PROMPT -
Down to the last line, set the entries down again exactly.

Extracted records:
▼
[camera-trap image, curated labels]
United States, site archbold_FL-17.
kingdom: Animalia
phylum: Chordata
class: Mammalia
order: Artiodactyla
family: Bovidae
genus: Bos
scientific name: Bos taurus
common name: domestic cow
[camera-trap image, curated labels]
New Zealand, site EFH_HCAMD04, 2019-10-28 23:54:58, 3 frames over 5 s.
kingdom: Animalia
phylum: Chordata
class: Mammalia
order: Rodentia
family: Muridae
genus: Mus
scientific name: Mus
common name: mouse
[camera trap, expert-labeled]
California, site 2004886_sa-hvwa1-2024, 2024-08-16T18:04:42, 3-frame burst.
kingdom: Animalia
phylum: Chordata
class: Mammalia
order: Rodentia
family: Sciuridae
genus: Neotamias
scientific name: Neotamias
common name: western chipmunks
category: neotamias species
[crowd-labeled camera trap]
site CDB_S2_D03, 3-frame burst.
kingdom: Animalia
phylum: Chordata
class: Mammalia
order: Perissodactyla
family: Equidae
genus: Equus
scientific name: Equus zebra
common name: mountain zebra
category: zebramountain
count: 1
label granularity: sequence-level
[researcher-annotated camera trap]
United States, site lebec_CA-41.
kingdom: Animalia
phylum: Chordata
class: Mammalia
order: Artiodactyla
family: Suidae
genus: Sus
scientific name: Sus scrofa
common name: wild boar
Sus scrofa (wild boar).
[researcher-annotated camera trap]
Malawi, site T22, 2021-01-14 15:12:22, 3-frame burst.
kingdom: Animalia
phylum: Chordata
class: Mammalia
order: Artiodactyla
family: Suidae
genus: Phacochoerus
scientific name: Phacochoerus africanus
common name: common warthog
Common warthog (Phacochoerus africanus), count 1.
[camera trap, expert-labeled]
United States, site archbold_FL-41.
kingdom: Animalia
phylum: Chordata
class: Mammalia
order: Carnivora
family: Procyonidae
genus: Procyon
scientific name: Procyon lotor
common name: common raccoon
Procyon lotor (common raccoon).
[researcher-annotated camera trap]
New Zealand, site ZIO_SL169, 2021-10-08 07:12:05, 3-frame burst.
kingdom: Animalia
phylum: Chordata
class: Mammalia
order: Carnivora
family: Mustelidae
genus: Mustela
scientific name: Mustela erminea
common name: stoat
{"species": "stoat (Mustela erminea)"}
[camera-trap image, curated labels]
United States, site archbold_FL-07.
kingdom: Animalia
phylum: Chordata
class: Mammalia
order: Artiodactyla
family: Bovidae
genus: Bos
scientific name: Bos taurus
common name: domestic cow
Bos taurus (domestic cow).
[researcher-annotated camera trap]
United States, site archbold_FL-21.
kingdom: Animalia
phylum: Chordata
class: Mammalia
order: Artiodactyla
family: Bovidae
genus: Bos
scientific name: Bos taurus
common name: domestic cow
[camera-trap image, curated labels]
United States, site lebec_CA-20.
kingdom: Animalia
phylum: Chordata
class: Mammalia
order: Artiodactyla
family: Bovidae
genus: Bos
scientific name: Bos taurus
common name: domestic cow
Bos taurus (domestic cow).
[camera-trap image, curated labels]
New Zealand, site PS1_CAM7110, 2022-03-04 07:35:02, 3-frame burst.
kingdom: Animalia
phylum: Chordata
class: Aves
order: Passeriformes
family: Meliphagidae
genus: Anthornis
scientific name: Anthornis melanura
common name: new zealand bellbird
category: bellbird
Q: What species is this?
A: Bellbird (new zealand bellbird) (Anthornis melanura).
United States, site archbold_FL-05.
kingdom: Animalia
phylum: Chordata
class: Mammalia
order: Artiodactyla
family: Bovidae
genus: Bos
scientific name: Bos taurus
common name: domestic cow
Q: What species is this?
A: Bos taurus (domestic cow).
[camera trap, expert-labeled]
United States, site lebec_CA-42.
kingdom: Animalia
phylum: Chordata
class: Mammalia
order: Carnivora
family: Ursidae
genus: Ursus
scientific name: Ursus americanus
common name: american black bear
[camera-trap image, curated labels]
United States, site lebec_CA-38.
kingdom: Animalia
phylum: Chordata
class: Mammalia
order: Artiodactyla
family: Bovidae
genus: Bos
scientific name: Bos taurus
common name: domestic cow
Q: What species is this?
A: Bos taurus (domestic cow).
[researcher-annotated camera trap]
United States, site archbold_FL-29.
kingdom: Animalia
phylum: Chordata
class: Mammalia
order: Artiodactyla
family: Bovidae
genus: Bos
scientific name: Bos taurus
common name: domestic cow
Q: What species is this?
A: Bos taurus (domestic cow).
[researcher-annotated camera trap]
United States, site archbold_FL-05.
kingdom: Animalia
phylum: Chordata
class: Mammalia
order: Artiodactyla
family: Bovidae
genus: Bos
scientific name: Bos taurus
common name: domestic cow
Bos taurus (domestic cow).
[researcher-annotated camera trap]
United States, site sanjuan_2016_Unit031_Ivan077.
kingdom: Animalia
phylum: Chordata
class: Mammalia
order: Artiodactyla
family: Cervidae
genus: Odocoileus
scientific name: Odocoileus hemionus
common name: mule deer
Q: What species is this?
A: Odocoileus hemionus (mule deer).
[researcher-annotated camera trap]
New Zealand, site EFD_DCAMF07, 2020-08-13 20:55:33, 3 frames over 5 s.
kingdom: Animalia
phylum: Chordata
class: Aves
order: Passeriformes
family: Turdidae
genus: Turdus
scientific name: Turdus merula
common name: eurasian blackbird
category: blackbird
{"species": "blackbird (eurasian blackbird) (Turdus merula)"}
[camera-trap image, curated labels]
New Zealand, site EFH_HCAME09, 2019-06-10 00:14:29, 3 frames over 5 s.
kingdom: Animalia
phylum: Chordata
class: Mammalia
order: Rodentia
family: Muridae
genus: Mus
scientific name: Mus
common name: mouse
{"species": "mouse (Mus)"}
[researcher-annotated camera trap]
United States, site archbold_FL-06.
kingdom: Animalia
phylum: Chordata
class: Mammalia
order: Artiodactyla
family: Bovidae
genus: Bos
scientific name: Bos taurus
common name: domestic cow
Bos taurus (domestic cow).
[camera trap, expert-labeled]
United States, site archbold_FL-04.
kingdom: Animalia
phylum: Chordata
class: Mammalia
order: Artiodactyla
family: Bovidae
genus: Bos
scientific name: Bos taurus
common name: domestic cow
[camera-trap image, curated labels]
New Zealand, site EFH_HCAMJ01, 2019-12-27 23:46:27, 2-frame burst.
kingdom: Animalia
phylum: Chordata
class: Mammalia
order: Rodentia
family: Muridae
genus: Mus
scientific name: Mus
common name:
▲
RESULT OF THE TASK -
[camera-trap image, curated labels]
United States, site archbold_FL-17.
kingdom: Animalia
phylum: Chordata
class: Mammalia
order: Artiodactyla
family: Bovidae
genus: Bos
scientific name: Bos taurus
common name: domestic cow
[camera-trap image, curated labels]
New Zealand, site EFH_HCAMD04, 2019-10-28 23:54:58, 3 frames over 5 s.
kingdom: Animalia
phylum: Chordata
class: Mammalia
order: Rodentia
family: Muridae
genus: Mus
scientific name: Mus
common name: mouse
[camera trap, expert-labeled]
California, site 2004886_sa-hvwa1-2024, 2024-08-16T18:04:42, 3-frame burst.
kingdom: Animalia
phylum: Chordata
class: Mammalia
order: Rodentia
family: Sciuridae
genus: Neotamias
scientific name: Neotamias
common name: western chipmunks
category: neotamias species
[crowd-labeled camera trap]
site CDB_S2_D03, 3-frame burst.
kingdom: Animalia
phylum: Chordata
class: Mammalia
order: Perissodactyla
family: Equidae
genus: Equus
scientific name: Equus zebra
common name: mountain zebra
category: zebramountain
count: 1
label granularity: sequence-level
[researcher-annotated camera trap]
United States, site lebec_CA-41.
kingdom: Animalia
phylum: Chordata
class: Mammalia
order: Artiodactyla
family: Suidae
genus: Sus
scientific name: Sus scrofa
common name: wild boar
Sus scrofa (wild boar).
[researcher-annotated camera trap]
Malawi, site T22, 2021-01-14 15:12:22, 3-frame burst.
kingdom: Animalia
phylum: Chordata
class: Mammalia
order: Artiodactyla
family: Suidae
genus: Phacochoerus
scientific name: Phacochoerus africanus
common name: common warthog
Common warthog (Phacochoerus africanus), count 1.
[camera trap, expert-labeled]
United States, site archbold_FL-41.
kingdom: Animalia
phylum: Chordata
class: Mammalia
order: Carnivora
family: Procyonidae
genus: Procyon
scientific name: Procyon lotor
common name: common raccoon
Procyon lotor (common raccoon).
[researcher-annotated camera trap]
New Zealand, site ZIO_SL169, 2021-10-08 07:12:05, 3-frame burst.
kingdom: Animalia
phylum: Chordata
class: Mammalia
order: Carnivora
family: Mustelidae
genus: Mustela
scientific name: Mustela erminea
common name: stoat
{"species": "stoat (Mustela erminea)"}
[camera-trap image, curated labels]
United States, site archbold_FL-07.
kingdom: Animalia
phylum: Chordata
class: Mammalia
order: Artiodactyla
family: Bovidae
genus: Bos
scientific name: Bos taurus
common name: domestic cow
Bos taurus (domestic cow).
[researcher-annotated camera trap]
United States, site archbold_FL-21.
kingdom: Animalia
phylum: Chordata
class: Mammalia
order: Artiodactyla
family: Bovidae
genus: Bos
scientific name: Bos taurus
common name: domestic cow
[camera-trap image, curated labels]
United States, site lebec_CA-20.
kingdom: Animalia
phylum: Chordata
class: Mammalia
order: Artiodactyla
family: Bovidae
genus: Bos
scientific name: Bos taurus
common name: domestic cow
Bos taurus (domestic cow).
[camera-trap image, curated labels]
New Zealand, site PS1_CAM7110, 2022-03-04 07:35:02, 3-frame burst.
kingdom: Animalia
phylum: Chordata
class: Aves
order: Passeriformes
family: Meliphagidae
genus: Anthornis
scientific name: Anthornis melanura
common name: new zealand bellbird
category: bellbird
Q: What species is this?
A: Bellbird (new zealand bellbird) (Anthornis melanura).
United States, site archbold_FL-05.
kingdom: Animalia
phylum: Chordata
class: Mammalia
order: Artiodactyla
family: Bovidae
genus: Bos
scientific name: Bos taurus
common name: domestic cow
Q: What species is this?
A: Bos taurus (domestic cow).
[camera trap, expert-labeled]
United States, site lebec_CA-42.
kingdom: Animalia
phylum: Chordata
class: Mammalia
order: Carnivora
family: Ursidae
genus: Ursus
scientific name: Ursus americanus
common name: american black bear
[camera-trap image, curated labels]
United States, site lebec_CA-38.
kingdom: Animalia
phylum: Chordata
class: Mammalia
order: Artiodactyla
family: Bovidae
genus: Bos
scientific name: Bos taurus
common name: domestic cow
Q: What species is this?
A: Bos taurus (domestic cow).
[researcher-annotated camera trap]
United States, site archbold_FL-29.
kingdom: Animalia
phylum: Chordata
class: Mammalia
order: Artiodactyla
family: Bovidae
genus: Bos
scientific name: Bos taurus
common name: domestic cow
Q: What species is this?
A: Bos taurus (domestic cow).
[researcher-annotated camera trap]
United States, site archbold_FL-05.
kingdom: Animalia
phylum: Chordata
class: Mammalia
order: Artiodactyla
family: Bovidae
genus: Bos
scientific name: Bos taurus
common name: domestic cow
Bos taurus (domestic cow).
[researcher-annotated camera trap]
United States, site sanjuan_2016_Unit031_Ivan077.
kingdom: Animalia
phylum: Chordata
class: Mammalia
order: Artiodactyla
family: Cervidae
genus: Odocoileus
scientific name: Odocoileus hemionus
common name: mule deer
Q: What species is this?
A: Odocoileus hemionus (mule deer).
[researcher-annotated camera trap]
New Zealand, site EFD_DCAMF07, 2020-08-13 20:55:33, 3 frames over 5 s.
kingdom: Animalia
phylum: Chordata
class: Aves
order: Passeriformes
family: Turdidae
genus: Turdus
scientific name: Turdus merula
common name: eurasian blackbird
category: blackbird
{"species": "blackbird (eurasian blackbird) (Turdus merula)"}
[camera-trap image, curated labels]
New Zealand, site EFH_HCAME09, 2019-06-10 00:14:29, 3 frames over 5 s.
kingdom: Animalia
phylum: Chordata
class: Mammalia
order: Rodentia
family: Muridae
genus: Mus
scientific name: Mus
common name: mouse
{"species": "mouse (Mus)"}
[researcher-annotated camera trap]
United States, site archbold_FL-06.
kingdom: Animalia
phylum: Chordata
class: Mammalia
order: Artiodactyla
family: Bovidae
genus: Bos
scientific name: Bos taurus
common name: domestic cow
Bos taurus (domestic cow).
[camera trap, expert-labeled]
United States, site archbold_FL-04.
kingdom: Animalia
phylum: Chordata
class: Mammalia
order: Artiodactyla
family: Bovidae
genus: Bos
scientific name: Bos taurus
common name: domestic cow
[camera-trap image, curated labels]
New Zealand, site EFH_HCAMJ01, 2019-12-27 23:46:27, 2-frame burst.
kingdom: Animalia
phylum: Chordata
class: Mammalia
order: Rodentia
family: Muridae
genus: Mus
scientific name: Mus
common name:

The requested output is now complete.